Last month, several outlets reported that Amazon had quietly withdrawn from CHAI, a move some interpreted as reflecting both political sensitivity and strategic repositioning. Amazon has not commented publicly on its departure, but its absence has been widely noted given that it was among CHAI’s founders and played an early role in the development of AI infrastructure for health systems.

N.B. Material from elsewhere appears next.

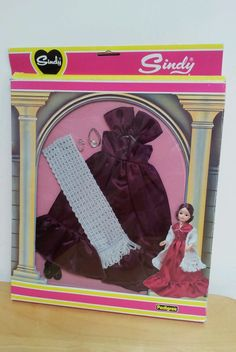 1982 Sindy doll boxed fashion clothes 'Evening Dress'stole & necklace,ref 44379 | eBay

CHAI’s Brian Anderson has sought to defuse the conflict. In a letter to coalition members, he emphasized that the coalition “has no regulatory authority” and reiterated its willingness to engage with HHS and other federal agencies. “We are eager and willing to meet with leadership,” Anderson wrote, “and to continue operating in a nonpartisan space where policy leaders and regulators can easily engage with private-sector clinicians and technologists—learning about real-world use cases, emerging technologies, and best practices.” The statement underscores CHAI’s intent to remain a neutral convener amid a shifting political landscape.

Looking ahead

CHAI’s effort to clarify its role comes as the federal government refines its own. In September, the Office of Science and Technology Policy issued a Request for Information on Regulatory Reform on Artificial Intelligence, noting that “realization of the benefits from AI applications cannot be done through complete deregulation, but requires policy frameworks—both regulatory and non-regulatory.”

That the AMA has chosen to enter an already crowded field suggests that voices seeking to define what “trustworthy AI” means in practice will only continue to multiply. Each is likely to advance its own vision of how innovation should be guided, governed, and ultimately judged. How those efforts converge or collide will shape the boundaries of oversight in the years ahead.